_作業内容_:
A) 文書抜粋によると、アルツハイマー型認知症の利用者様が物事への関心を持ち、活動にも意欲的になられたのは何によるものですか。本文の記述に基づき、一、二文で説明してください。
B) ミッケルアート回想法の事例を紹介する文書抜粋を、最後の文の後から書き継いでください。

_文書抜粋_:
アルツハイマー型認知症は、脳の一部が萎縮して認知機能が徐々に低下していき、認知症の中で最も患者数の多い病気です。
ここでは、ミッケルアート回想法によって、アルツハイマー型認知症の利用者様が物事への関心を持つようになり、活動にも意欲的になられた事例について紹介します。
ミッケルアート回想法を通して、職員様も新たな気づきと介護の仕事に自信を持つことができるようになりました。
【ミッケルアート回想法】実施前の状況
D様はアルツハイマー型認知症を患われ、物事への関心が弱く、⽇中はうとうとして過ごしていました。
一方で、何度も同じことを話されたり、理由もなく歩き回ったりと、落ち着かない様⼦もあったそうです。
D様の情報
年齢 | 95歳 |
---|---|
性別 | 女性 |
要介護度 | 要介護度2 |
認知症の種類 | アルツハイマー型認知症認 |
⾃⽴度 | Ⅱb(家庭内外で日常生活に支障を来すような症状・行動や意志疎通の困難さが見られる。要見守りの状態。) |
寝たきり度 | A2(日中は寝たり起きたりの生活。介助なしに外出はしないが、外出することが少ない。) |
⽣活状況 | 農業をしながら⼦供を育て上げ、平成12年に夫が他界。 その後は⼀⼈暮らしで、⻑⼥・次⼥が週に何度か訪れ、援助を受けながら⽣活している。 |
ミッケルアート回想法の具体的な取り組み
ミッケルアート回想法実施の概要は、次の通りです。

データセットの項目
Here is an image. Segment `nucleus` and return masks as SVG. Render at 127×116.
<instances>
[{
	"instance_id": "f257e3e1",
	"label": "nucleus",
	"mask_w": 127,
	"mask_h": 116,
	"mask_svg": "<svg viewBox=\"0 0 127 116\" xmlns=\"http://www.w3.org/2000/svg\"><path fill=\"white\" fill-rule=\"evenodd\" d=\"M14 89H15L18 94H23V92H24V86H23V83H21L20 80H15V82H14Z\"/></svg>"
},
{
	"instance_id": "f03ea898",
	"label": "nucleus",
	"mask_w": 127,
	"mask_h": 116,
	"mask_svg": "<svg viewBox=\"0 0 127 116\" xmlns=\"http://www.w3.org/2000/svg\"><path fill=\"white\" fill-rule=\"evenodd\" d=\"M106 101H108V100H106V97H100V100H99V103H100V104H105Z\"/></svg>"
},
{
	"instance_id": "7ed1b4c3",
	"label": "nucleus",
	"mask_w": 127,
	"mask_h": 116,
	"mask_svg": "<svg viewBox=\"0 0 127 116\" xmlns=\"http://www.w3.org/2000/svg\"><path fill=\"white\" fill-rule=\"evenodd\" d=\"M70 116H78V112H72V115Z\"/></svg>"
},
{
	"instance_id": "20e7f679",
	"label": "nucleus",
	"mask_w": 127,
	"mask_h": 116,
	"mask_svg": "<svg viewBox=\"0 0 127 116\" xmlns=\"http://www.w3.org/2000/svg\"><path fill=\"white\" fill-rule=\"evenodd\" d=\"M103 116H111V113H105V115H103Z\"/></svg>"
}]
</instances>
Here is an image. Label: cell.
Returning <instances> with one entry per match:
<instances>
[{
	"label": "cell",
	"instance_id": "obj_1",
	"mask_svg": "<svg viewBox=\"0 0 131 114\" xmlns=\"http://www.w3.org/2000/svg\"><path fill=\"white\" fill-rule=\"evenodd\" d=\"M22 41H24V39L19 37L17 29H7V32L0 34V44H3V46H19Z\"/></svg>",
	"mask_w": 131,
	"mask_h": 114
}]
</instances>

_各作業の結果_:
A) ミッケルアート回想法によるものです。本文では、この回想法によってアルツハイマー型認知症の利用者様が物事への関心を持つようになり、活動にも意欲的になられたと述べられています。

B)
実施期間…3か月
取り組み内容…1日20分、ミッケルアート回想法を実施(毎日ではない)
工夫した点…話が広がるように質問を分かりやすいものにした。畑仕事の話を生き生きとされていたので、畑仕事の話題を多く取り入れた。楽しんで会話ができるように心掛けた。
【ミッケルアート回想法】実施後の改善結果
ミッケルアートを実施することによって、D様の症状に3つの改善行動が見られました。
1.うとうとされることが少なくなり笑顔で話されるようになった
まず、ミッケルアートの夕飯の絵に着目され「自分が作った野菜が一番だよ」とおっしゃり、畑仕事について生き生きと話されました。
それ以降、「昔は体を動かすのが好きだった」「畑仕事を一生懸命やった」「家からきれいな花火をよく見た」など明るく積極的に話すようになりました。
回想法を続けていく中で、うとうと眠そうな様子が減り、D様のご自宅では美しい紅葉が見られたり、月や星がきれいだったりとなど、自然の情景を懐古される様子も見受けられるように。
2.落ち着いて過ごされるようになった
以前は浮き足立つ状況もありましたが、回想法の実地後、落ち着いて過ごす日々が多くなったのも改善点です。
理由もなく歩き回ったり、同じことを何回もお話される回数が少なくなりました。
また実施前にときどきあった「物をなくす行為」もほとんどなくなりました。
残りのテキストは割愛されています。